AWWW! I like the one thats belly up! LOL. I also noticed that the Fainters have ALOT of color to them...like Nigerians do....love alot of color!!


----------



## samall (Oct 7, 2007)

They are all beautiful. I really like the colors on the last one especially.


----------



## cute kids (Oct 5, 2007)

i understand that these guys are just the very sweetest little ones, and they certainly are pretty. i just really think i would feel so sad everytime one got stiff. i know they are not supposed to suffer or anything; i just don't know how doing that every so often is pleasant, especially if they are scared at the time and then can't move away!!
am i a party pooper to feel this way???


----------



## PACE (Oct 8, 2007)

cute kids said:


> i understand that these guys are just the very sweetest little ones, and they certainly are pretty. i just really think i would feel so sad everytime one got stiff. i know they are not supposed to suffer or anything; i just don't know how doing that every so often is pleasant, especially if they are scared at the time and then can't move away!!
> am i a party pooper to feel this way???


Sometimes I feel this way too. Especially when they just lock up and hit the ground hard... But all the people who have them assure me that they certainly don't suffer, and don't fall down much, especially as they get older. When they do it is often from being excited, like at dinner time... Though I don't like those videos on YouTube with the scared little goats and people chasing them to make them fall over.


----------



## Fainters (Oct 10, 2007)

I feel sorry for them when they fall down also. If they are babies, it scares them and they will lay there and holler. I usually pick them up and hold them until it passes. The adults make me laugh because I can't scare my goats to save my life but they do pass out at feeding time. They will all be running from the back of the pasture to me and they start dropping like flies. Also my young buck that is being used for the first time this month passes out every time he breeds. The first time he did this it scared me because he laid there for at least 3 minutes without moving. I thought the doe had killed him and by the time I ran in to see about him, he was finally getting up.

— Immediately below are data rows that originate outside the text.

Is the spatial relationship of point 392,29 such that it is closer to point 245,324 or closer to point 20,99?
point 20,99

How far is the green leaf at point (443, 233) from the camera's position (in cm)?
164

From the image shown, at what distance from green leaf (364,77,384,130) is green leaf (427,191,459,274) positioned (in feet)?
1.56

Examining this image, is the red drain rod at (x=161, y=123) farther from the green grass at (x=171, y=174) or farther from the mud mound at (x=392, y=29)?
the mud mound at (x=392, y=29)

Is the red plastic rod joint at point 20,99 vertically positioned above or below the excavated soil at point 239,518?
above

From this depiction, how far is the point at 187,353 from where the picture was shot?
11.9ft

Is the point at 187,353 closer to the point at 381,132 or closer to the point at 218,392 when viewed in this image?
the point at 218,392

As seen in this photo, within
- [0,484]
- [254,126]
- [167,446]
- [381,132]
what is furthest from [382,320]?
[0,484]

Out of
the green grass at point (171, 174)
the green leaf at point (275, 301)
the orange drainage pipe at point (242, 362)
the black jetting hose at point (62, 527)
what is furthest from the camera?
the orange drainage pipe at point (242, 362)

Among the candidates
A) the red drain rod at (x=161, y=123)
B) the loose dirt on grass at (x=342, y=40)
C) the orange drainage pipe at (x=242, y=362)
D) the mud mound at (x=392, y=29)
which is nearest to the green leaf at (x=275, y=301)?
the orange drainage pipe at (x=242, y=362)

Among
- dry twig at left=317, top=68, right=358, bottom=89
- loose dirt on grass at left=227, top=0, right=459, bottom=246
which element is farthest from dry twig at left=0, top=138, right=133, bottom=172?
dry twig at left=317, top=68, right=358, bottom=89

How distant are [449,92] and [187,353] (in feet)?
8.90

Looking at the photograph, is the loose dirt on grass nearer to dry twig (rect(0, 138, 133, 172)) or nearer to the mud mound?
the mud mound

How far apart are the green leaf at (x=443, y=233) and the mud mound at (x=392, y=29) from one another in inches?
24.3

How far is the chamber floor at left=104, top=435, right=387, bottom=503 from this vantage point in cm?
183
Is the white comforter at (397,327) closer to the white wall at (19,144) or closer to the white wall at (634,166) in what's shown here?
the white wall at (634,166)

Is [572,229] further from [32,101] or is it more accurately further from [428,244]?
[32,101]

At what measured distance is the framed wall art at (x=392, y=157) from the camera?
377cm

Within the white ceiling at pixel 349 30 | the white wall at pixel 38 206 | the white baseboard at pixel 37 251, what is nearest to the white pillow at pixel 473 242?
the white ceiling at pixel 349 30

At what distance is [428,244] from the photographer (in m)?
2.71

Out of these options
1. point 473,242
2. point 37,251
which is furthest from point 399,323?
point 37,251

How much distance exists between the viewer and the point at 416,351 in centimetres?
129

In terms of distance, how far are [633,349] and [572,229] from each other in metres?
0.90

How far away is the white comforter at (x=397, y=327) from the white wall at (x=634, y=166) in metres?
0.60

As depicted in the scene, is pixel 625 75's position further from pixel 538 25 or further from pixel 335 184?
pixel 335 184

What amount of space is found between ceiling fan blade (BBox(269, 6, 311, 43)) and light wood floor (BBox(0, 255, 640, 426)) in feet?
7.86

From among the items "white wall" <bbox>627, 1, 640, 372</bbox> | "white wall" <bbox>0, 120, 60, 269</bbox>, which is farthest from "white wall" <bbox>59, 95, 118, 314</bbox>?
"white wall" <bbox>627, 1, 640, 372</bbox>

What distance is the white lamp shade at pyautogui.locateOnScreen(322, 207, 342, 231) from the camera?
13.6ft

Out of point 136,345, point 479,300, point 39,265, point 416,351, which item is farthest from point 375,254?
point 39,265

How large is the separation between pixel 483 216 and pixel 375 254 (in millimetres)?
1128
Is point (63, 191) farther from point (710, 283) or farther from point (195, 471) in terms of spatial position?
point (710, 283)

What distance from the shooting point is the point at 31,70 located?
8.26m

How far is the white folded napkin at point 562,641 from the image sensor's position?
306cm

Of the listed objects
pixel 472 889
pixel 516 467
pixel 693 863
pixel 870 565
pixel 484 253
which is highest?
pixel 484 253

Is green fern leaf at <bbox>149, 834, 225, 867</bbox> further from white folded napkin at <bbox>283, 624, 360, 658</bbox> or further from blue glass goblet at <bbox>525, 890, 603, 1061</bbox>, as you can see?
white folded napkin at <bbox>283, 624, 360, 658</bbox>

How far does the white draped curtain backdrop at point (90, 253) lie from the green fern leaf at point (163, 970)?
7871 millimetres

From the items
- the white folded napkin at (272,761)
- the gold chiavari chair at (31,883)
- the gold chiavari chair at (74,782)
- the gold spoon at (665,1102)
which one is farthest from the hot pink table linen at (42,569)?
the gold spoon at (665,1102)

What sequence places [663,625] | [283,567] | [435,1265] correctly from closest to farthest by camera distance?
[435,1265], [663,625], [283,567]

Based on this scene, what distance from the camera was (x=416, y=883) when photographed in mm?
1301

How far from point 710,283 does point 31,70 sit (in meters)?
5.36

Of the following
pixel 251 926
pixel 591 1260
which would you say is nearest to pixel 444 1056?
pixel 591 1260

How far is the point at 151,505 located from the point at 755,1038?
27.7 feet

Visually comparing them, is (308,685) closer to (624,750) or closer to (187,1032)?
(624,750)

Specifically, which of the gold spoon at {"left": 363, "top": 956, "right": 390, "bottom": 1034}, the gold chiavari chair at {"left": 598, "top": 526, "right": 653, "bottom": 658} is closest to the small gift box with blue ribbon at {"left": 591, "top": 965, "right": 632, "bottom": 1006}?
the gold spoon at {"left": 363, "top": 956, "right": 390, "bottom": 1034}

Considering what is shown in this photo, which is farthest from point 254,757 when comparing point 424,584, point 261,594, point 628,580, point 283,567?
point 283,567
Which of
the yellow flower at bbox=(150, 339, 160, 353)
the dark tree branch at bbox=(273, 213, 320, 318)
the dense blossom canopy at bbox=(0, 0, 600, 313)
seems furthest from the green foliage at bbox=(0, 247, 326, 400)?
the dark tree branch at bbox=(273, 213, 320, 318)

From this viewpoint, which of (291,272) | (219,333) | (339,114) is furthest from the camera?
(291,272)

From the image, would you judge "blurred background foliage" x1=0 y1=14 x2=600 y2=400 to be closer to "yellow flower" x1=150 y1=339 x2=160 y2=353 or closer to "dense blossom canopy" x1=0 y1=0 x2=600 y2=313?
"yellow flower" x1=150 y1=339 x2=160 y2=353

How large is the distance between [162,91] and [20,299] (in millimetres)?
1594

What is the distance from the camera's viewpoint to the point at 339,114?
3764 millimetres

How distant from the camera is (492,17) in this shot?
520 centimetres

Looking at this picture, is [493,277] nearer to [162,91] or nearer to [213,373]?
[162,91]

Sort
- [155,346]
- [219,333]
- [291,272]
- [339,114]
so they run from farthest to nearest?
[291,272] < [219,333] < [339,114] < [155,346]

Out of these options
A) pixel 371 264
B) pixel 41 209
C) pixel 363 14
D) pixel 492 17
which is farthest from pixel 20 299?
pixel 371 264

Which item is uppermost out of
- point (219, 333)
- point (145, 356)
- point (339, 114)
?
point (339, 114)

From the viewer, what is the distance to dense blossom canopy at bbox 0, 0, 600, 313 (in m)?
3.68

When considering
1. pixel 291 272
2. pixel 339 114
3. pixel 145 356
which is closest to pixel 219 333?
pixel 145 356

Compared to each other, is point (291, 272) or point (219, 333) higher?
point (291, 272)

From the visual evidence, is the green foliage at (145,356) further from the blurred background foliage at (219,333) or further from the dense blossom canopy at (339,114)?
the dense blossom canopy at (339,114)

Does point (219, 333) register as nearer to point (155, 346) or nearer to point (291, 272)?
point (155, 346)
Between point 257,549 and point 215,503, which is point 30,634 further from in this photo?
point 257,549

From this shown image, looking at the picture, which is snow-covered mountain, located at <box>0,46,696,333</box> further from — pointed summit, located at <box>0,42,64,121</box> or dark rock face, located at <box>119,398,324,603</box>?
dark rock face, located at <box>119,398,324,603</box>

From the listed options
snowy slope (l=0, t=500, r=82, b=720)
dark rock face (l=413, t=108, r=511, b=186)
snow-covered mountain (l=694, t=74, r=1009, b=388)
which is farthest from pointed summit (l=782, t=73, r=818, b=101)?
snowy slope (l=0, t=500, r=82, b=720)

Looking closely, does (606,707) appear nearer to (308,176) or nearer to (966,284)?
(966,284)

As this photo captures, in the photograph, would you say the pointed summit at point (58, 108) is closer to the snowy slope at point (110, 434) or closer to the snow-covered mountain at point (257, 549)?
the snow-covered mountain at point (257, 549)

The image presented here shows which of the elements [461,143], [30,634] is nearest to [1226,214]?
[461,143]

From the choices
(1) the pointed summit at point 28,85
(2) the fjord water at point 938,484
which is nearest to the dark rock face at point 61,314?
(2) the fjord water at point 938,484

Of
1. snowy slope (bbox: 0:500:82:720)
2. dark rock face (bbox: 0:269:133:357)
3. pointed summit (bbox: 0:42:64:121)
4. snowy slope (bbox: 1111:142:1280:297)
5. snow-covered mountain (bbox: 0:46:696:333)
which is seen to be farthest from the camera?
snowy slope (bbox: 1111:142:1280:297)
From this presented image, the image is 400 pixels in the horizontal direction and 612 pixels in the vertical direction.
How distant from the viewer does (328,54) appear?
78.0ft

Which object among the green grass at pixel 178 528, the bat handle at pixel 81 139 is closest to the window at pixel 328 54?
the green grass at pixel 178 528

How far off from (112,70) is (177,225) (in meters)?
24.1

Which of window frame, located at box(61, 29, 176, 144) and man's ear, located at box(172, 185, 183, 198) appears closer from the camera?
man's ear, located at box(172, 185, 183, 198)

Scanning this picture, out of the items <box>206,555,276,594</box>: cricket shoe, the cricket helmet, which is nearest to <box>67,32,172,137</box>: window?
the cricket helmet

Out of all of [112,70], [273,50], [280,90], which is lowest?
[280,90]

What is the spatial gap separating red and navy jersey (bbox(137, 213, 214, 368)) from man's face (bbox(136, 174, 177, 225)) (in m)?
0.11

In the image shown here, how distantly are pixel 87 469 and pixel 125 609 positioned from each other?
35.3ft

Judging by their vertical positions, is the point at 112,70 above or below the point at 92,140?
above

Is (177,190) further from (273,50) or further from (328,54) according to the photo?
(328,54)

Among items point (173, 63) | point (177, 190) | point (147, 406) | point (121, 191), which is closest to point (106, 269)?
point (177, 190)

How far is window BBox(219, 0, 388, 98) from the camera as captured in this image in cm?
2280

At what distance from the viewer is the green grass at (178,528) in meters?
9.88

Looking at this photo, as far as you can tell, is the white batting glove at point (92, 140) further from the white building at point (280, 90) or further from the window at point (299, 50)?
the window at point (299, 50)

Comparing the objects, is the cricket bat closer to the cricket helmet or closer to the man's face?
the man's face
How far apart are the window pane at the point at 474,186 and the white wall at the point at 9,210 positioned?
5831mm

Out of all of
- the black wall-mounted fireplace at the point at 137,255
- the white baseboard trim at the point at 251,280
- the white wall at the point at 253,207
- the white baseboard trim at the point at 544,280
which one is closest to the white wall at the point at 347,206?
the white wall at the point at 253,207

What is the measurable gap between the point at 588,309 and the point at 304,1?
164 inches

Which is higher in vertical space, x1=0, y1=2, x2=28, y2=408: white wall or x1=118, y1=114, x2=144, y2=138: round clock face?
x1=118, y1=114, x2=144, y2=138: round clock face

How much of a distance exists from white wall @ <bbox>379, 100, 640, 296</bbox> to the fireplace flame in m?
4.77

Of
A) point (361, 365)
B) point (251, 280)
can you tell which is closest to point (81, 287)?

http://www.freewebs.com/scapegoatranch/


----------



## liz (Oct 5, 2007)

Sorry....have to reply to the new buck getting excited after breeding.....typical male!! LOL.....OOPS...just had to do it! :twisted:


----------



## alyssa_romine (Oct 5, 2007)

The buck I used the past 2 years didn't fall off but once. He just gets stiff after he breeds. My does however I see them fall over more so than my bucks. My bucks are lazy. I do believe the earliest I have heard one start to get stiff or fall over is 2 days of age.


----------